● Stored items:

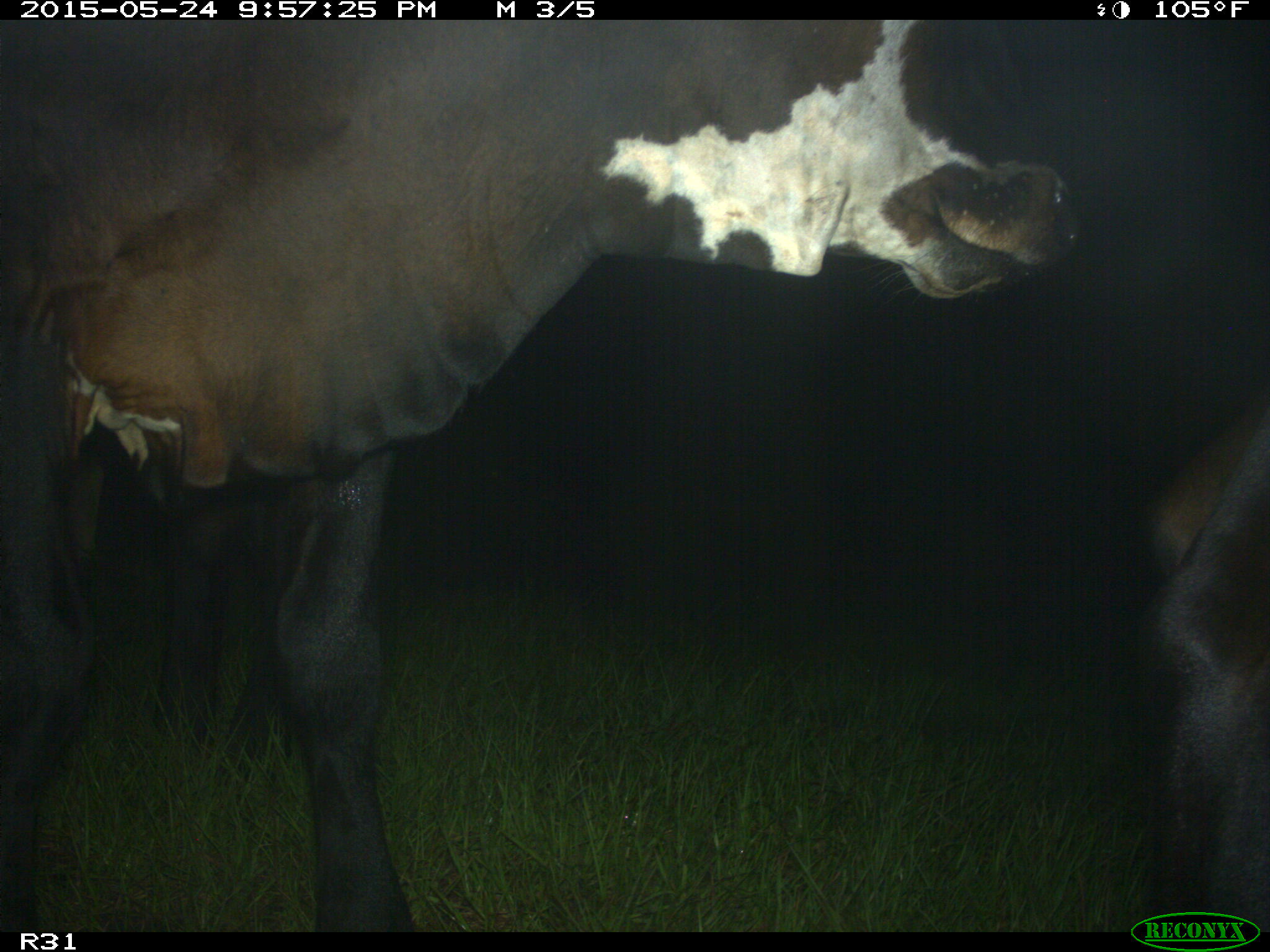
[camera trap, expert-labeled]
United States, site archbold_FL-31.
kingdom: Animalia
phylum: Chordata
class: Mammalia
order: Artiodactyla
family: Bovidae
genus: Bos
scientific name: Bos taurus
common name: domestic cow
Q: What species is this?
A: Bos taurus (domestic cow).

* * *

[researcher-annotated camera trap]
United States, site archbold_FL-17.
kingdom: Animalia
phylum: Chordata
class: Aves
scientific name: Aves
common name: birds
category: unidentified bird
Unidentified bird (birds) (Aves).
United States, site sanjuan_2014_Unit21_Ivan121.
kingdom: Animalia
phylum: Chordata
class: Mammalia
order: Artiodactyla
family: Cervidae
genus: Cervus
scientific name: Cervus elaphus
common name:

---

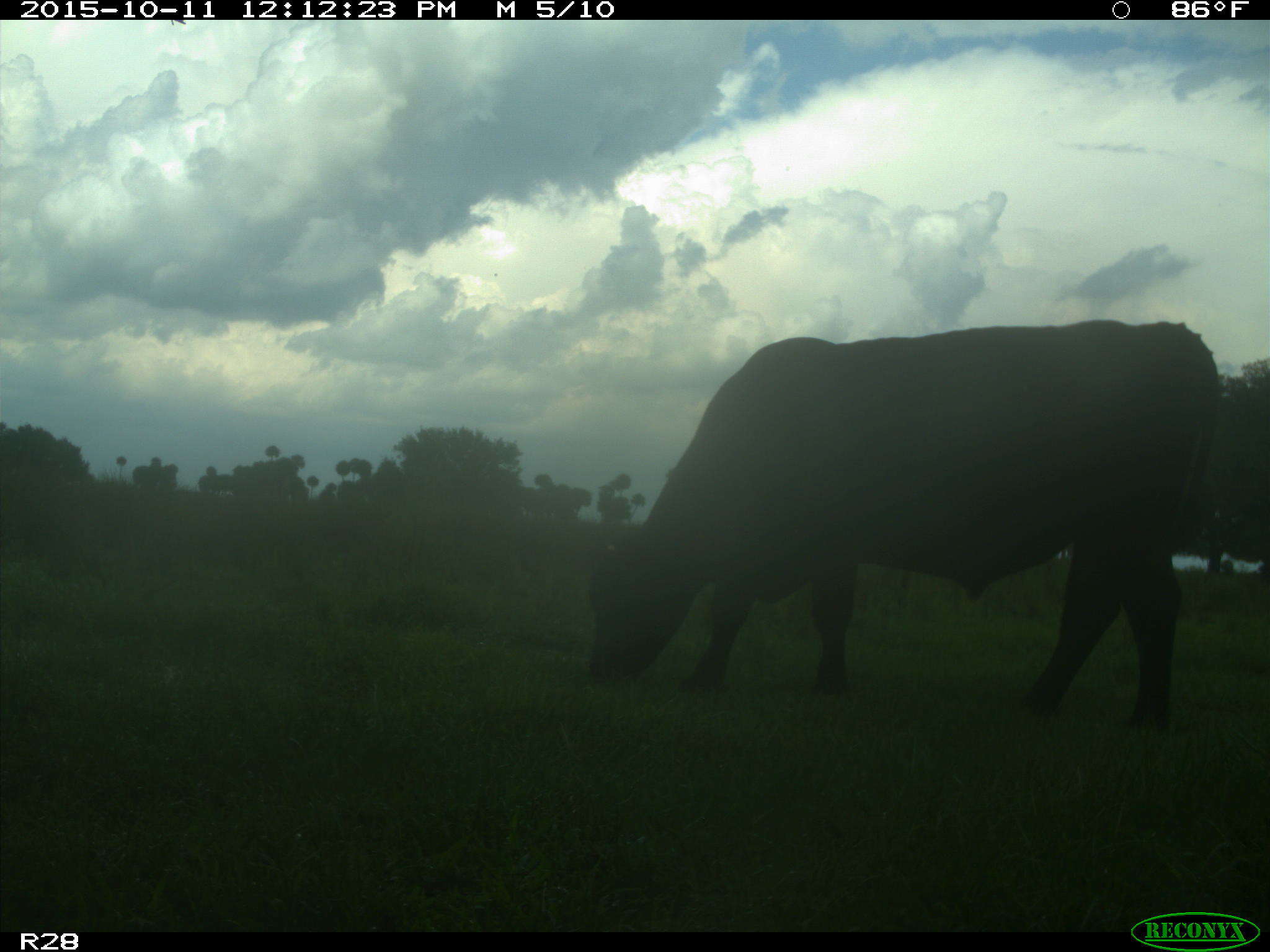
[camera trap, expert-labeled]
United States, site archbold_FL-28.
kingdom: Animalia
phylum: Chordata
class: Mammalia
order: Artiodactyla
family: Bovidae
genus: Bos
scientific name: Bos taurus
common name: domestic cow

● WHAT IS NEEDED: All lines above that contain "site" are required in the answer.

● ANSWER SECTION:
United States, site archbold_FL-31.
United States, site archbold_FL-17.
United States, site sanjuan_2014_Unit21_Ivan121.
United States, site archbold_FL-28.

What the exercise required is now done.